- [Quoted passage]
* * * * *

Guilty Guilty Guilty

> 
>>> diff --git a/arch/x86/kvm/vmx/capabilities.h b/arch/x86/kvm/vmx/capabilities.h
>>> index 41a4533f9989..a2f827fa0ca1 100644
>>> --- a/arch/x86/kvm/vmx/capabilities.h
>>> +++ b/arch/x86/kvm/vmx/capabilities.h
>>> @@ -392,7 +392,7 @@ static inline bool vmx_pt_mode_is_host_guest(void)
>>>    static inline bool vmx_pebs_supported(void)
>>>    {
>>> -       return boot_cpu_has(X86_FEATURE_PEBS) && kvm_pmu_cap.pebs_ept;
>>> +       return false;
>>
>> As you know, user-space VMM may disable guest-pebs by filtering out the
>> MSR_IA32_PERF_CAPABILITIE.PERF_CAP_PEBS_FORMAT or CPUID.PDCM.
> 
> Relying on userspace to fudge around KVM bugs is not acceptable for upstream.
> PMU virtualization is already a bit dicey in that KVM relies on userspace to
> filter out sensitive events, but leaking host addresses and failing to correctly
> virtualize the architecture is an entirely different level of wrong.

The leak is real and I would do the same thing (drop ADAPTIVE) in the kernel side.

> 
>> In the end, if our great KVM maintainers insist on doing this,
>> there is obviously nothing I can do about it.

* * * * *

- [Raw data]
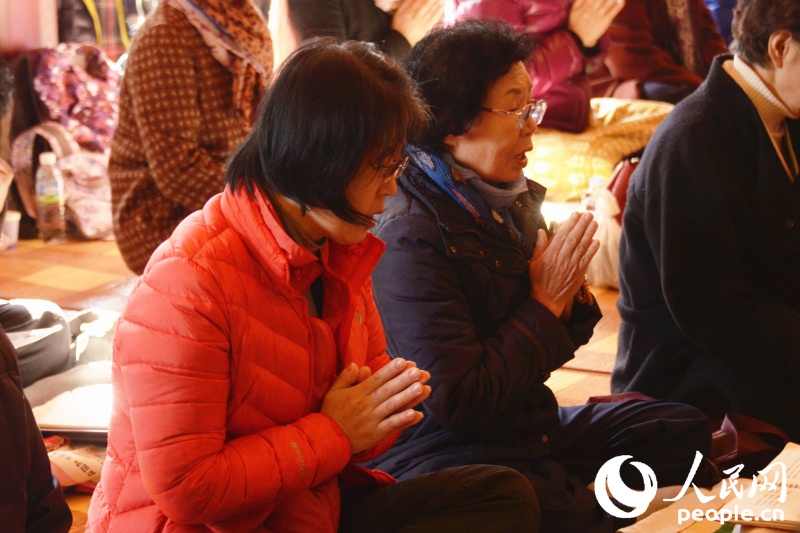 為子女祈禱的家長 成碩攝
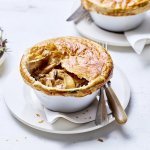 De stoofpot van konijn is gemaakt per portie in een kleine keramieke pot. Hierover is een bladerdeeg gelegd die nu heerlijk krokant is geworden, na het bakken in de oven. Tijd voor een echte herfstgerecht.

* * * * *

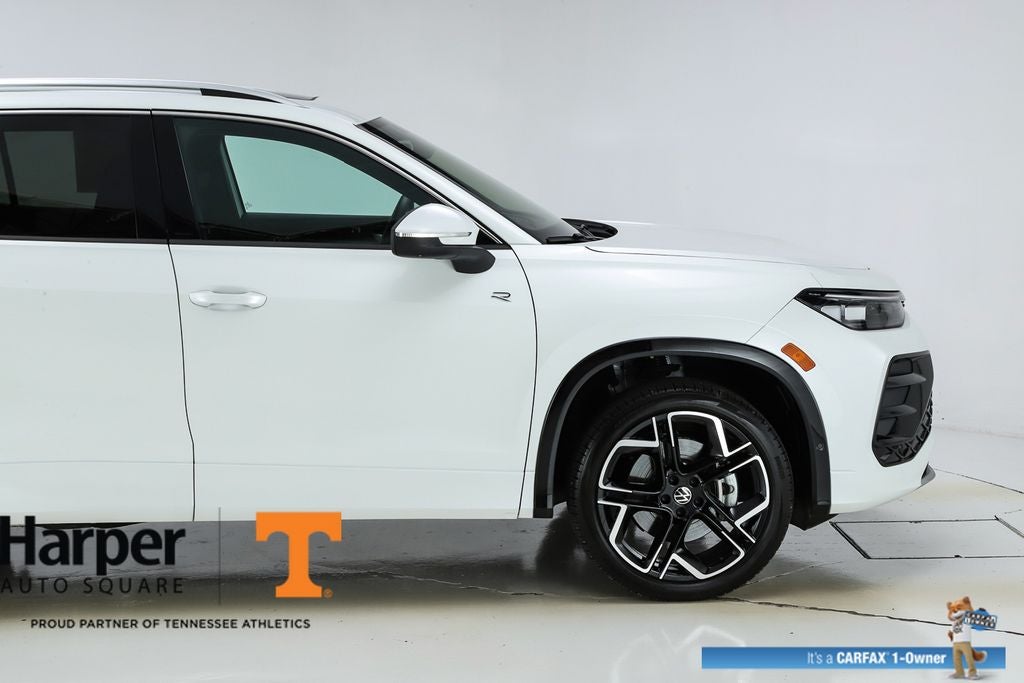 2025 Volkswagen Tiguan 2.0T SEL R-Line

* * * * *

- [Task prompt]
Copy out the KVM patch discussion above word for word, from start to end. The data above has nothing to do with what comes next.

- [Final answer]
Guilty Guilty Guilty

> 
>>> diff --git a/arch/x86/kvm/vmx/capabilities.h b/arch/x86/kvm/vmx/capabilities.h
>>> index 41a4533f9989..a2f827fa0ca1 100644
>>> --- a/arch/x86/kvm/vmx/capabilities.h
>>> +++ b/arch/x86/kvm/vmx/capabilities.h
>>> @@ -392,7 +392,7 @@ static inline bool vmx_pt_mode_is_host_guest(void)
>>>    static inline bool vmx_pebs_supported(void)
>>>    {
>>> -       return boot_cpu_has(X86_FEATURE_PEBS) && kvm_pmu_cap.pebs_ept;
>>> +       return false;
>>
>> As you know, user-space VMM may disable guest-pebs by filtering out the
>> MSR_IA32_PERF_CAPABILITIE.PERF_CAP_PEBS_FORMAT or CPUID.PDCM.
> 
> Relying on userspace to fudge around KVM bugs is not acceptable for upstream.
> PMU virtualization is already a bit dicey in that KVM relies on userspace to
> filter out sensitive events, but leaking host addresses and failing to correctly
> virtualize the architecture is an entirely different level of wrong.

The leak is real and I would do the same thing (drop ADAPTIVE) in the kernel side.

> 
>> In the end, if our great KVM maintainers insist on doing this,
>> there is obviously nothing I can do about it.